» Document section
Segment Open

Publication bias has the potential to bias the results of a meta-analysis. We used a funnel plot to look for evidence of publication bias. While there was some suggestion of asymmetry in the funnel plot, we are not convinced that publication bias is a serious threat to our findings. However, it is important to note that other factors, apart from publication bias, can cause asymmetry in a funnel plot and affect the outcome of the Egger and Begg tests; in addition, the validity and interpretation of the Egger and Begg tests have been debated. It should also to be noted that the sensitivity of both the Egger and Begg tests is low when the analysis contains fewer than ten studies, as was the case with our meta-analysis. To establish whether publication bias was a concern, we estimated the pooled RR from the logarithm of the RR corresponding to the largest studies, which was approximately −0.4; we exponentiated this value, yielding an estimate of RR = 0.67, close to the estimate of our pooled summary measure (RR 0.65) showing that in this case, publication bias may not be influential in altering the overall summary estimate. In addition, because the studies by Madhi et al. were different from the other studies because of the ages of the participants at INH initiation and were responsible for the asymmetry on the funnel plot, we excluded them and re-did a funnel plot; after exclusion of these two studies there was no asymmetry (Egger test p = 0.598, Begg test p = 0.26), providing no evidence of publication bias.

Segment Closed

» Supplied data
Segment Open

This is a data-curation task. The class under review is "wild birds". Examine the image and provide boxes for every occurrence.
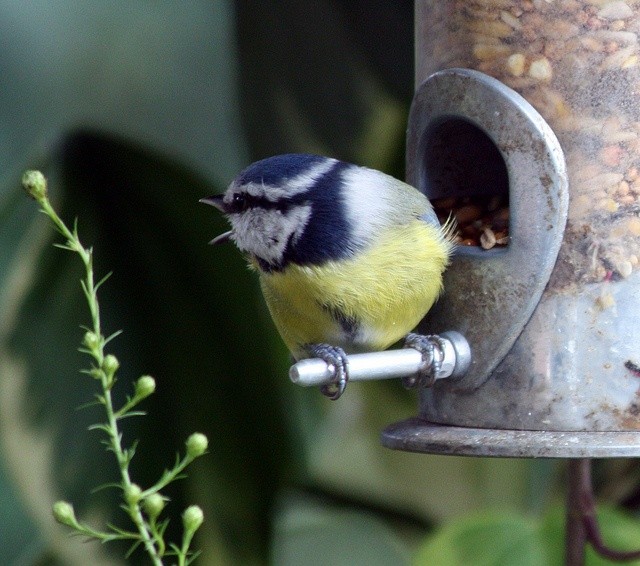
[197,151,462,401]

Segment Closed

» Set of tasks
a) Based on the passage on publication bias, does the text support each statement below? Answer yes or no for each, and quote the words of the text that decide it.
(i) The funnel plot showed no sign of asymmetry.
(ii) The meta-analysis contained fewer than ten studies.
(iii) After the Madhi et al. studies were excluded, the Egger test gave p = 0.26.
b) Summarize the passage on publication bias in two sentences.
c) According to the passage on publication bias, how did the studies by Madhi et al. differ from the other studies?

» Answers for the exercise
a)
(i) No: "While there was some suggestion of asymmetry in the funnel plot"
(ii) Yes: "when the analysis contains fewer than ten studies, as was the case with our meta-analysis"
(iii) No: "Egger test p = 0.598, Begg test p = 0.26"

b) The funnel plot showed some asymmetry, but the authors note that factors other than publication bias can cause asymmetry and that the Egger and Begg tests have low sensitivity with fewer than ten studies. An estimate from the largest studies (RR = 0.67) was close to the pooled estimate (RR 0.65), and once the two Madhi et al. studies were excluded the funnel plot showed no asymmetry, giving no evidence of publication bias.

c) They differed in the ages of the participants at INH initiation.